DATASET ENTRIES:

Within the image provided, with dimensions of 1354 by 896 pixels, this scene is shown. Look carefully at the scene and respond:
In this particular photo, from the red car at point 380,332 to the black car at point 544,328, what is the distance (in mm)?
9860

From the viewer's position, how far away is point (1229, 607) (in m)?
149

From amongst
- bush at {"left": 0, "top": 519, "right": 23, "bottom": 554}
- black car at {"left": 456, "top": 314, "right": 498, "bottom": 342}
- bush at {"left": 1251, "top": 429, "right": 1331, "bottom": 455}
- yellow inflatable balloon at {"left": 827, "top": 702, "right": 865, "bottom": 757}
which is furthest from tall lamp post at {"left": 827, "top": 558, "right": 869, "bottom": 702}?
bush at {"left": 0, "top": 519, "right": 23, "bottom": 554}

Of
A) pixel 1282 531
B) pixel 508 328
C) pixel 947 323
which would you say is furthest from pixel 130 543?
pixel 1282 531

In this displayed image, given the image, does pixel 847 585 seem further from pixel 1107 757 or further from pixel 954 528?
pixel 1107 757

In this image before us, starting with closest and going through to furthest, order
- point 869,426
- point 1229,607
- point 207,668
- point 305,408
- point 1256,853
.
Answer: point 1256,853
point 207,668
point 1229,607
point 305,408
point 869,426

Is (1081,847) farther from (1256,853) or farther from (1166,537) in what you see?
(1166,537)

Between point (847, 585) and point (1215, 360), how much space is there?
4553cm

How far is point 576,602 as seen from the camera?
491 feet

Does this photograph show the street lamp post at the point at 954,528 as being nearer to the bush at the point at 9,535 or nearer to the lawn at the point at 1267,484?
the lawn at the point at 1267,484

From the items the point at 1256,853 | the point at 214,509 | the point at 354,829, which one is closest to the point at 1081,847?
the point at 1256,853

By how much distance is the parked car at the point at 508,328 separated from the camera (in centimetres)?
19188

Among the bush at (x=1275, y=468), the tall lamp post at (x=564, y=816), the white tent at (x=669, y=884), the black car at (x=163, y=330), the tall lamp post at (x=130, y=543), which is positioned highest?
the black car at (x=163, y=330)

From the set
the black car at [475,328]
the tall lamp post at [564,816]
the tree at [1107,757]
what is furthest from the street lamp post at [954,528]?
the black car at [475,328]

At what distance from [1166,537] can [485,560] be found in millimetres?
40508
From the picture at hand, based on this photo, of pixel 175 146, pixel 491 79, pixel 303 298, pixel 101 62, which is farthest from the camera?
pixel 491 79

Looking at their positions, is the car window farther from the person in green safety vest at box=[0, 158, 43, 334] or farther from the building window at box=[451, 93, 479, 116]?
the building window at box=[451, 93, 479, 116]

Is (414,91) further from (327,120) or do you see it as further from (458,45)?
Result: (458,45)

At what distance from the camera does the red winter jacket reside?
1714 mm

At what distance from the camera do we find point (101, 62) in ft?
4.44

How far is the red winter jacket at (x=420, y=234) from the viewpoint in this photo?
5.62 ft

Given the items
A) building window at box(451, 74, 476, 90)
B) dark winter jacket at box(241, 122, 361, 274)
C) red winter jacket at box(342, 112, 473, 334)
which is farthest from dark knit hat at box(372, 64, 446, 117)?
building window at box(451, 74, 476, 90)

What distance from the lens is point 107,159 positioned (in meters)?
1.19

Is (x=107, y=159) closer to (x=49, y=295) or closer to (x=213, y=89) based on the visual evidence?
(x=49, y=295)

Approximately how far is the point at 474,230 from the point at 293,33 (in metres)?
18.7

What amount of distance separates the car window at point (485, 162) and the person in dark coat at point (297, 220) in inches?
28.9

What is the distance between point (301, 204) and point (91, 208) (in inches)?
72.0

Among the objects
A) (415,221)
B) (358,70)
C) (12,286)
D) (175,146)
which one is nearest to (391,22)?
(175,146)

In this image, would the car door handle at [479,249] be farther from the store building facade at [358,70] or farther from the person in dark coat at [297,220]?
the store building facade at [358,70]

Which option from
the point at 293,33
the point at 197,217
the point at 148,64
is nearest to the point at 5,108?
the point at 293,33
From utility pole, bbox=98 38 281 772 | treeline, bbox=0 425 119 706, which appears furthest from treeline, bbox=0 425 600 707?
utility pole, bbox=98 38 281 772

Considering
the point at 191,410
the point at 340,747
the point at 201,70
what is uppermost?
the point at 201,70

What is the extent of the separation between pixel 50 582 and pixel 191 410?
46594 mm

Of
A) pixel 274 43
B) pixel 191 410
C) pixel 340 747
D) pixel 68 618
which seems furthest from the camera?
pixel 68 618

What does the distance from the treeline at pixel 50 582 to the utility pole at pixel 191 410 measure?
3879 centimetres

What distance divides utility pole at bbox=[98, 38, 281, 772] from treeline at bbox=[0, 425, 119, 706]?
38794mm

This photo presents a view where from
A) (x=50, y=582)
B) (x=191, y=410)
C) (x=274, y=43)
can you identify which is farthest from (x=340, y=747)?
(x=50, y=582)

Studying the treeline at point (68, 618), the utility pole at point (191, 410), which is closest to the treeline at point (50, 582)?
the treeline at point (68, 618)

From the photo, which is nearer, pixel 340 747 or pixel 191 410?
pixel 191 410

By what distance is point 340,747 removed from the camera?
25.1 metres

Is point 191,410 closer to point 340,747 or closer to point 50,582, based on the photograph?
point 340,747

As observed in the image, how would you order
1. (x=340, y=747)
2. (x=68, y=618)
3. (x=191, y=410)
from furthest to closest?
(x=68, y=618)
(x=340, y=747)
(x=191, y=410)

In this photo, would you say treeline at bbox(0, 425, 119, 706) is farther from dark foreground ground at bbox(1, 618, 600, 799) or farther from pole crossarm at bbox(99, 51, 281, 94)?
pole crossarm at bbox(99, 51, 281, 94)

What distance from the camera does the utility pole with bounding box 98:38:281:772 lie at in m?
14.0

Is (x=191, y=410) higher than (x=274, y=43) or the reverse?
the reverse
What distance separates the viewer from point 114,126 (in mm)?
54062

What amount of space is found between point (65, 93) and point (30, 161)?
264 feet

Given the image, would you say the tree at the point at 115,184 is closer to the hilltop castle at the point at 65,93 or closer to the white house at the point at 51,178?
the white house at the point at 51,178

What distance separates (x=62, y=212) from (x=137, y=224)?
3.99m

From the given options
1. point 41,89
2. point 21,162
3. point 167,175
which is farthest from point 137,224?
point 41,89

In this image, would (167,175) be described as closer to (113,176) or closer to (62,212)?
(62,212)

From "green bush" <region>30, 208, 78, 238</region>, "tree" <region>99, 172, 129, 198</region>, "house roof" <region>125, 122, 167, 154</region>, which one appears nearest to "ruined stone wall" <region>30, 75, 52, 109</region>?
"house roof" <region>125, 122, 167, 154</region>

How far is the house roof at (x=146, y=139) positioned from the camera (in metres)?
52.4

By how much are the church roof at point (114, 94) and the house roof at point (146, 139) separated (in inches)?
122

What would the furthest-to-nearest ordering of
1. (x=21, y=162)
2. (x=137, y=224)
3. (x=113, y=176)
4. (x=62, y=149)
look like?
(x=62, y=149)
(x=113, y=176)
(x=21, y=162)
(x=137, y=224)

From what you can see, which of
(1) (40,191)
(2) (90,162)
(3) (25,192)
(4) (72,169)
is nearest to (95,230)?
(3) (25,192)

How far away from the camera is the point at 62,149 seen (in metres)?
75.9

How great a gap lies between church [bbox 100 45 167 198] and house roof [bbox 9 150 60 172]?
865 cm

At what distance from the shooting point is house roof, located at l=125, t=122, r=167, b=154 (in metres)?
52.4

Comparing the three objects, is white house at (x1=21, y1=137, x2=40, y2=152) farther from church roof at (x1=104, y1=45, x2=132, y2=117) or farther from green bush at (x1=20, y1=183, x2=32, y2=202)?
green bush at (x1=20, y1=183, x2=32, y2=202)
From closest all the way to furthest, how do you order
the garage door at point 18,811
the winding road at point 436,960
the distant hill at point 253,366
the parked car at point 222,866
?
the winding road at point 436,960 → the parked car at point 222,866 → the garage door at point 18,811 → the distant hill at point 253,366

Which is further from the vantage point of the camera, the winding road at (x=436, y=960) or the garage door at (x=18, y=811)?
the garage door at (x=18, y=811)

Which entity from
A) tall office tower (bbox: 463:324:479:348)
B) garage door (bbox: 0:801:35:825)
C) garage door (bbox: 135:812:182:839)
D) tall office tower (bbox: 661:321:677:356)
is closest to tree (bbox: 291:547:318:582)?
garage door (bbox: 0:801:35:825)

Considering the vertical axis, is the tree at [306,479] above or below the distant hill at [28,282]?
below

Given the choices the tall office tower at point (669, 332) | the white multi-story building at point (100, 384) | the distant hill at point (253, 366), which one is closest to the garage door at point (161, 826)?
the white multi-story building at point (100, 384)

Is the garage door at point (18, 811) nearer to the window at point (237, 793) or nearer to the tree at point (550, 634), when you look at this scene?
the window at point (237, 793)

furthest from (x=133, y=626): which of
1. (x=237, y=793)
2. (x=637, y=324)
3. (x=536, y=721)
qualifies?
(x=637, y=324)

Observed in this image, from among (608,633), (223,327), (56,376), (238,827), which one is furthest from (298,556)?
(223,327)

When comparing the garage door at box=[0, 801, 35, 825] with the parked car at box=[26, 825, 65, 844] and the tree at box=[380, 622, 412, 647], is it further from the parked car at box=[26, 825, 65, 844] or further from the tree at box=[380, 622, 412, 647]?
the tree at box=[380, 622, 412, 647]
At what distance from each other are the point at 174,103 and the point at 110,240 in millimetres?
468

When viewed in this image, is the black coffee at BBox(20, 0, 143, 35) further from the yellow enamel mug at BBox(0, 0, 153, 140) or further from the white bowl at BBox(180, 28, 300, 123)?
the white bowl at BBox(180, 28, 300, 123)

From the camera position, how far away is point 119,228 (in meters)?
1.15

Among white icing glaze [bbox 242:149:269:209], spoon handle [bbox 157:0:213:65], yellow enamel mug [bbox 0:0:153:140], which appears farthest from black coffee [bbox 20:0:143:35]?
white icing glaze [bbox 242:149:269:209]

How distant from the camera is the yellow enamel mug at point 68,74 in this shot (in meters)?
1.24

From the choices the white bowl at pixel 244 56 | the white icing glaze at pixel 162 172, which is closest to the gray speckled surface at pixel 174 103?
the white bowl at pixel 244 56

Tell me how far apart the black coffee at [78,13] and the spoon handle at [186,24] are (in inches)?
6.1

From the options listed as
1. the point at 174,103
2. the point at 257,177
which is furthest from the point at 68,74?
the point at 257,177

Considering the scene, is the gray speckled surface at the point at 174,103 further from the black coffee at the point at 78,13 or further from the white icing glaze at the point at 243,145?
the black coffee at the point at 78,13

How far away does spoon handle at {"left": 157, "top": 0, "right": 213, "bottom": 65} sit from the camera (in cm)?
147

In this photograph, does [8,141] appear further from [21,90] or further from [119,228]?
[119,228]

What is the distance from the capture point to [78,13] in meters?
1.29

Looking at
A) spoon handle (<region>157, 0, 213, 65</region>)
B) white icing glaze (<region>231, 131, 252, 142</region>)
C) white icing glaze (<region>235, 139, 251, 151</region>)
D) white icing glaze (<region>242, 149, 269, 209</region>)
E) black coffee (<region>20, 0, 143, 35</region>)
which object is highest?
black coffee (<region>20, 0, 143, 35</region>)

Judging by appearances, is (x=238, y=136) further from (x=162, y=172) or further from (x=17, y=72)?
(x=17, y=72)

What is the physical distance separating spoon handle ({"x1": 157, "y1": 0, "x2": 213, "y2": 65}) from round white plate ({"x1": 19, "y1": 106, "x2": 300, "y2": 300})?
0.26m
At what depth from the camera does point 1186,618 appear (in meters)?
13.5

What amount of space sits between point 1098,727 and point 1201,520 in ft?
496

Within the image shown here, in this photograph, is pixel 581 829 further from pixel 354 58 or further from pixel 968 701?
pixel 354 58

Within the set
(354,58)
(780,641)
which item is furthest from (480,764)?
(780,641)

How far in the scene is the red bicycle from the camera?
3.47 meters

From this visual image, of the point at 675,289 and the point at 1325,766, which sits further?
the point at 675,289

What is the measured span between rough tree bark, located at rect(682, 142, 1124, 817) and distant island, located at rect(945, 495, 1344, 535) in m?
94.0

YOUR OBJECTIVE:
Exactly reproduce the lines beginning with the one that contains "At what depth" and ending with the last line of the material, both included. Leave out everything else.

RESPONSE:
At what depth from the camera does point 1186,618 appear (in meters)?
13.5

What amount of space sits between point 1098,727 and point 1201,520 in ft?
496

Within the image shown here, in this photograph, is pixel 581 829 further from pixel 354 58 or further from pixel 968 701?
pixel 354 58

Within the set
(354,58)
(780,641)
which item is furthest from (480,764)?
(780,641)

How far in the scene is the red bicycle from the camera?
3.47 meters

From this visual image, of the point at 675,289 and the point at 1325,766, which sits further?
the point at 675,289

What is the measured span between rough tree bark, located at rect(682, 142, 1124, 817) and distant island, located at rect(945, 495, 1344, 535) in m?
94.0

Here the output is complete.